» TASK SET:
[1] From the post on blog goals and analytics, reproduce the passage from "Google Analytics enables" up to and including "it right now.".
[2] For each statement below, say whether the post on blog goals and analytics supports it, answering yes or no and quoting the deciding words from the post. (a) The author reviews blog traffic at the end of each month. (b) The Trending content widget was placed on the left hand toolbar. (c) Google Analytics lets the author set goals for the blog.
[3] According to the post on blog goals and analytics, which topics did the author recognize as remaining popular month after month?

--- Start of SOURCE DOCUMENT ---

Have you set goals for your blog and are you measuring the progress you make each week or month? If you not you might want to think about why you’re blogging.

At the end of each month I review my blog traffic for the previous month in a bid to understand how visitors consume content. I have been sharing lessons via my blog along the way.

This ongoing evaluation has helped me to understand what content has a shelf life via search, the issues and topic that drives traffic from social networks and what has limited interest to the audience.

This insight may appear trivial from a blogging point of view but the same lessons applied to a large website or media property are powerful. It enables content to be planned to drive a specific audience response.

At the end of April after I recognised that certain topics such as public relations theory and the future of the profession remain popular month after month I added a Trending content widget on the right hand toolbar. It’s a simple device that has boosted traffic to these posts two and three-fold.

Blogging motivation

There are lots of different motivations for blogging. Business development, career development, education and networking are among the reasons that I blog.

Google Analytics enables me to set goals for my blog and track progress. It keeps me honest.

If you haven’t set up analytics on your blog do it right now.

It’s very easy to chase raw traffic but there is little value in racking up page views unless visitors hang around and read your content.

Likewise LinkedIn shares, retweets, likes and +1s may flatter your ego and demonstrating that your content is being shared but how far do they go to achieving you goals?

--- End of SOURCE DOCUMENT ---
--- Start of STORED DATA ---

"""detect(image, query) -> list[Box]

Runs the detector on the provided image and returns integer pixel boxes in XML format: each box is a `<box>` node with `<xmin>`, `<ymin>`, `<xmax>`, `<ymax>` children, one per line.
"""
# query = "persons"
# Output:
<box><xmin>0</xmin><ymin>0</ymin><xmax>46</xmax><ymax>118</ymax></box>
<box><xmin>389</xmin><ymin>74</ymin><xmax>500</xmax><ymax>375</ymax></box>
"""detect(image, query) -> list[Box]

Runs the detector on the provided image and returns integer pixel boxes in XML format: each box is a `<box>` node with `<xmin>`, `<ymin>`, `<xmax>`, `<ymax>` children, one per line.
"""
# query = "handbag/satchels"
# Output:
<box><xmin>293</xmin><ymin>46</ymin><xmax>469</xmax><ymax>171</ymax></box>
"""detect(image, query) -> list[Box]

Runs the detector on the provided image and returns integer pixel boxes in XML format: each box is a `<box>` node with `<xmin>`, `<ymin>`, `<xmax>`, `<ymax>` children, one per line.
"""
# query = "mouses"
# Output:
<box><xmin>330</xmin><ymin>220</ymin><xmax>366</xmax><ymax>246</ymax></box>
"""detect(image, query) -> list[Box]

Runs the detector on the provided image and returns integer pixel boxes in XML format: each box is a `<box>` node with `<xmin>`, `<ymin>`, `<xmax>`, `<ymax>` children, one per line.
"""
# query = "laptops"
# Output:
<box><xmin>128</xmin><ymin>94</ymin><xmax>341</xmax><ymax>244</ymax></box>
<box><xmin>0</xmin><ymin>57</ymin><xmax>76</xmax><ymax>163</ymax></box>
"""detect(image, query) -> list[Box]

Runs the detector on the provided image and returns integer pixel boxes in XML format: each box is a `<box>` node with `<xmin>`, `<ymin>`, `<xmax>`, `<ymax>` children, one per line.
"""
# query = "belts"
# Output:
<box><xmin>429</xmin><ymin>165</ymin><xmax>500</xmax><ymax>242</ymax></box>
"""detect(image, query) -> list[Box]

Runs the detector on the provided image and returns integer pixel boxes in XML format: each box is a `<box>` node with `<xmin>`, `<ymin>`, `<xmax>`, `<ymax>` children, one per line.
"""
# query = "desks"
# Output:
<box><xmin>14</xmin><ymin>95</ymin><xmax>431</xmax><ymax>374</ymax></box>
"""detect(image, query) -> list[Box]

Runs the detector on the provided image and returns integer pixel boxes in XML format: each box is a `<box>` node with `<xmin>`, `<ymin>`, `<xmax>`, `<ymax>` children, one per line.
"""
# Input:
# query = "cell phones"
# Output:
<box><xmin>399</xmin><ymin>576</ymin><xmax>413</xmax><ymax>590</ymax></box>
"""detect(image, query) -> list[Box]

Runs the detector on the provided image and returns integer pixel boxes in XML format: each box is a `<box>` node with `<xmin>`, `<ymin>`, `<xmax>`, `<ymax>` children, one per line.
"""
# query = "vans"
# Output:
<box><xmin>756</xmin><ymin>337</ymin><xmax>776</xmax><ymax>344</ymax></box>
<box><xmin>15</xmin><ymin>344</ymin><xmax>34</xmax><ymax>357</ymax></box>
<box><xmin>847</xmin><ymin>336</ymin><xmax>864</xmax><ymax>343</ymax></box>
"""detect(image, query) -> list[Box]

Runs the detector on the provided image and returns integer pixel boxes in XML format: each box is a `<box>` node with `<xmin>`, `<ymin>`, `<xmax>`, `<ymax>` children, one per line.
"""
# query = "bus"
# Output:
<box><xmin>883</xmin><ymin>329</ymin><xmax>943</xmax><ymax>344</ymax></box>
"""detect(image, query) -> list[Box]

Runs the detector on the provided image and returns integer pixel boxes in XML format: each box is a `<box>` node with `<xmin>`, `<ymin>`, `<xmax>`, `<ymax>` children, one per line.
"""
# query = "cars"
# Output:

--- End of STORED DATA ---

» RESPONSES PER TASK:
[1]
Google Analytics enables me to set goals for my blog and track progress. It keeps me honest.

If you haven’t set up analytics on your blog do it right now.

[2]
(a) Yes: "At the end of each month I review my blog traffic for the previous month"
(b) No: "I added a Trending content widget on the right hand toolbar"
(c) Yes: "Google Analytics enables me to set goals for my blog and track progress."

[3] Public relations theory and the future of the profession.